We’ve actually looked into Wing Menu in the past. It looks really nice. Sadly, we did hit a showstopper when looking into packaging it.

In order to legally use software at all, one must either own the copyright to it, or the software must be licensed to the user by the copyright owner. This is why most software has a license agreement - it’s what gives you the legal permission to use the software. Even Ubuntu is licensed to the end user - the license simply (among other things) allows the user to use the software however they want to, and allows redistribution of the software with some restrictions. [1]

The problem here is, if software does not have any license, that means you cannot use it for any purpose. You can’t assume that it’s free because it has no license - the only safe thing to assume is that all rights are reserved. Using or redistributing that software is copyright infringement.
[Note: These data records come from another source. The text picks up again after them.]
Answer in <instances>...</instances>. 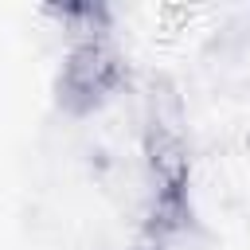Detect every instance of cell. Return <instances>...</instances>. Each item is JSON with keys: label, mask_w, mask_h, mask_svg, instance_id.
I'll return each mask as SVG.
<instances>
[{"label": "cell", "mask_w": 250, "mask_h": 250, "mask_svg": "<svg viewBox=\"0 0 250 250\" xmlns=\"http://www.w3.org/2000/svg\"><path fill=\"white\" fill-rule=\"evenodd\" d=\"M141 219L137 234L180 250L199 223L195 156L184 98L168 78H152L141 98Z\"/></svg>", "instance_id": "1"}, {"label": "cell", "mask_w": 250, "mask_h": 250, "mask_svg": "<svg viewBox=\"0 0 250 250\" xmlns=\"http://www.w3.org/2000/svg\"><path fill=\"white\" fill-rule=\"evenodd\" d=\"M129 55L117 31H86L66 35L51 78V102L62 117H94L129 86Z\"/></svg>", "instance_id": "2"}, {"label": "cell", "mask_w": 250, "mask_h": 250, "mask_svg": "<svg viewBox=\"0 0 250 250\" xmlns=\"http://www.w3.org/2000/svg\"><path fill=\"white\" fill-rule=\"evenodd\" d=\"M47 16H51L66 35L117 31V16H113L109 4H62V8H47Z\"/></svg>", "instance_id": "3"}, {"label": "cell", "mask_w": 250, "mask_h": 250, "mask_svg": "<svg viewBox=\"0 0 250 250\" xmlns=\"http://www.w3.org/2000/svg\"><path fill=\"white\" fill-rule=\"evenodd\" d=\"M121 250H168V246H164V242H156V238H145V234H137V230H133V234H129V242H125Z\"/></svg>", "instance_id": "4"}]
</instances>
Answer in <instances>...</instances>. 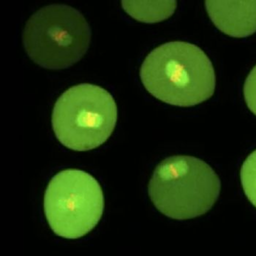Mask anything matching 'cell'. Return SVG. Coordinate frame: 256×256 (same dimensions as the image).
Masks as SVG:
<instances>
[{
	"label": "cell",
	"instance_id": "6da1fadb",
	"mask_svg": "<svg viewBox=\"0 0 256 256\" xmlns=\"http://www.w3.org/2000/svg\"><path fill=\"white\" fill-rule=\"evenodd\" d=\"M140 76L152 96L176 106L202 104L216 90L214 68L206 54L196 46L181 41L153 50L142 64Z\"/></svg>",
	"mask_w": 256,
	"mask_h": 256
},
{
	"label": "cell",
	"instance_id": "7a4b0ae2",
	"mask_svg": "<svg viewBox=\"0 0 256 256\" xmlns=\"http://www.w3.org/2000/svg\"><path fill=\"white\" fill-rule=\"evenodd\" d=\"M220 192V180L208 164L190 156H173L156 167L148 184L154 206L167 217L187 220L206 213Z\"/></svg>",
	"mask_w": 256,
	"mask_h": 256
},
{
	"label": "cell",
	"instance_id": "3957f363",
	"mask_svg": "<svg viewBox=\"0 0 256 256\" xmlns=\"http://www.w3.org/2000/svg\"><path fill=\"white\" fill-rule=\"evenodd\" d=\"M91 30L84 16L66 4L46 6L33 14L23 32L26 54L44 68L66 69L89 50Z\"/></svg>",
	"mask_w": 256,
	"mask_h": 256
},
{
	"label": "cell",
	"instance_id": "277c9868",
	"mask_svg": "<svg viewBox=\"0 0 256 256\" xmlns=\"http://www.w3.org/2000/svg\"><path fill=\"white\" fill-rule=\"evenodd\" d=\"M118 114L116 102L108 91L82 84L70 88L56 100L52 126L62 144L75 151H88L108 140Z\"/></svg>",
	"mask_w": 256,
	"mask_h": 256
},
{
	"label": "cell",
	"instance_id": "5b68a950",
	"mask_svg": "<svg viewBox=\"0 0 256 256\" xmlns=\"http://www.w3.org/2000/svg\"><path fill=\"white\" fill-rule=\"evenodd\" d=\"M104 210L98 182L83 170H62L46 190V217L52 230L63 238L76 240L88 234L98 224Z\"/></svg>",
	"mask_w": 256,
	"mask_h": 256
},
{
	"label": "cell",
	"instance_id": "8992f818",
	"mask_svg": "<svg viewBox=\"0 0 256 256\" xmlns=\"http://www.w3.org/2000/svg\"><path fill=\"white\" fill-rule=\"evenodd\" d=\"M210 20L222 32L246 38L256 32V1H206Z\"/></svg>",
	"mask_w": 256,
	"mask_h": 256
},
{
	"label": "cell",
	"instance_id": "52a82bcc",
	"mask_svg": "<svg viewBox=\"0 0 256 256\" xmlns=\"http://www.w3.org/2000/svg\"><path fill=\"white\" fill-rule=\"evenodd\" d=\"M122 4L132 18L148 24L167 20L176 8V1H122Z\"/></svg>",
	"mask_w": 256,
	"mask_h": 256
},
{
	"label": "cell",
	"instance_id": "ba28073f",
	"mask_svg": "<svg viewBox=\"0 0 256 256\" xmlns=\"http://www.w3.org/2000/svg\"><path fill=\"white\" fill-rule=\"evenodd\" d=\"M240 176L246 196L256 207V150L244 161Z\"/></svg>",
	"mask_w": 256,
	"mask_h": 256
},
{
	"label": "cell",
	"instance_id": "9c48e42d",
	"mask_svg": "<svg viewBox=\"0 0 256 256\" xmlns=\"http://www.w3.org/2000/svg\"><path fill=\"white\" fill-rule=\"evenodd\" d=\"M244 96L248 108L256 115V66L246 79Z\"/></svg>",
	"mask_w": 256,
	"mask_h": 256
}]
</instances>
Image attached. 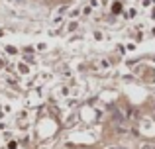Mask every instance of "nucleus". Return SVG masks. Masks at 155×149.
I'll return each mask as SVG.
<instances>
[{"label":"nucleus","mask_w":155,"mask_h":149,"mask_svg":"<svg viewBox=\"0 0 155 149\" xmlns=\"http://www.w3.org/2000/svg\"><path fill=\"white\" fill-rule=\"evenodd\" d=\"M140 149H155V145H149V143H147V145H141Z\"/></svg>","instance_id":"1"},{"label":"nucleus","mask_w":155,"mask_h":149,"mask_svg":"<svg viewBox=\"0 0 155 149\" xmlns=\"http://www.w3.org/2000/svg\"><path fill=\"white\" fill-rule=\"evenodd\" d=\"M112 149H122V147H112Z\"/></svg>","instance_id":"2"}]
</instances>
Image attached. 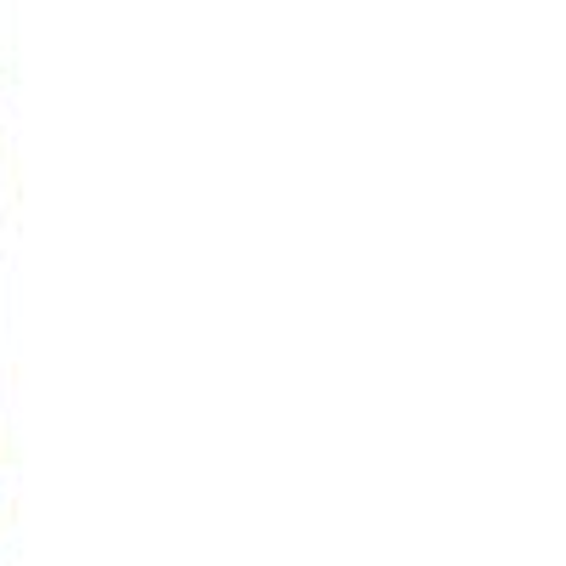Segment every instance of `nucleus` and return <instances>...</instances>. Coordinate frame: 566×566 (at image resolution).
Listing matches in <instances>:
<instances>
[]
</instances>
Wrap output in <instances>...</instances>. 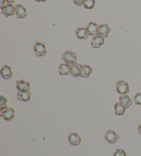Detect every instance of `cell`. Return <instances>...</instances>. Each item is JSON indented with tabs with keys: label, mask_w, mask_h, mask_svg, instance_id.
<instances>
[{
	"label": "cell",
	"mask_w": 141,
	"mask_h": 156,
	"mask_svg": "<svg viewBox=\"0 0 141 156\" xmlns=\"http://www.w3.org/2000/svg\"><path fill=\"white\" fill-rule=\"evenodd\" d=\"M62 60L66 64H68V65H73L75 63L76 60H77V55L74 52L67 51L65 52L62 55Z\"/></svg>",
	"instance_id": "cell-4"
},
{
	"label": "cell",
	"mask_w": 141,
	"mask_h": 156,
	"mask_svg": "<svg viewBox=\"0 0 141 156\" xmlns=\"http://www.w3.org/2000/svg\"><path fill=\"white\" fill-rule=\"evenodd\" d=\"M71 66L68 64H61L59 67V73L62 76H67L71 72Z\"/></svg>",
	"instance_id": "cell-16"
},
{
	"label": "cell",
	"mask_w": 141,
	"mask_h": 156,
	"mask_svg": "<svg viewBox=\"0 0 141 156\" xmlns=\"http://www.w3.org/2000/svg\"><path fill=\"white\" fill-rule=\"evenodd\" d=\"M6 0H0V9H2V8H4L6 5Z\"/></svg>",
	"instance_id": "cell-26"
},
{
	"label": "cell",
	"mask_w": 141,
	"mask_h": 156,
	"mask_svg": "<svg viewBox=\"0 0 141 156\" xmlns=\"http://www.w3.org/2000/svg\"><path fill=\"white\" fill-rule=\"evenodd\" d=\"M111 32L110 27H109L108 24H102L99 26V29H98V34L101 36L103 38H107L109 36V34Z\"/></svg>",
	"instance_id": "cell-14"
},
{
	"label": "cell",
	"mask_w": 141,
	"mask_h": 156,
	"mask_svg": "<svg viewBox=\"0 0 141 156\" xmlns=\"http://www.w3.org/2000/svg\"><path fill=\"white\" fill-rule=\"evenodd\" d=\"M16 88L19 91H30V84L25 80H18L16 82Z\"/></svg>",
	"instance_id": "cell-9"
},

And this is where things get problematic with Wing Menu. Either by design or by oversight, the author of Wing Menu failed to apply any license agreement to their code. Maybe they’re still working on it and don’t want any distros to package it until it’s done, or maybe he just forgot. Or maybe he doesn’t intend to release Wing Menu as free software. Who knows. Currently, the only safe thing the Lubuntu developers can do with Wing Menu, is to leave it alone. We can’t redistribute it or package it without taking a legal risk, and so we don’t.

Technically, even your use of Wing Menu counts as copyright infringement. Whether you choose to accept the risks involved with that is your own choice, but we aren’t willing to take that risk ourselves. Plus it’s against Ubuntu’s development rules to include unlicensed software in the Ubuntu archive, so even if we were risk takers, we wouldn’t be able to include it in Lubuntu.

Yes, this is an unfortunate situation. However, there’s hope! There’s a bug report on Wing Menu already, asking for the author to specify Wing Menu’s license. If the author does choose a suitable open-source license for Wing Menu, we will definitely be taking another look at it.

[1]: For those who read “restrictions on redistributing Ubuntu? What do you mean?”, it’s not as scary as it might sound. I’m talking about things like the restrictions present in the GPL (things like “you can’t keep other people from redistributing this if you give them a copy”), as well as the trademark restrictions around Ubuntu’s branding. To the best of my knowledge, all of the official Ubuntu flavors, and probably most of the various Ubuntu remixes out there are perfectly legal.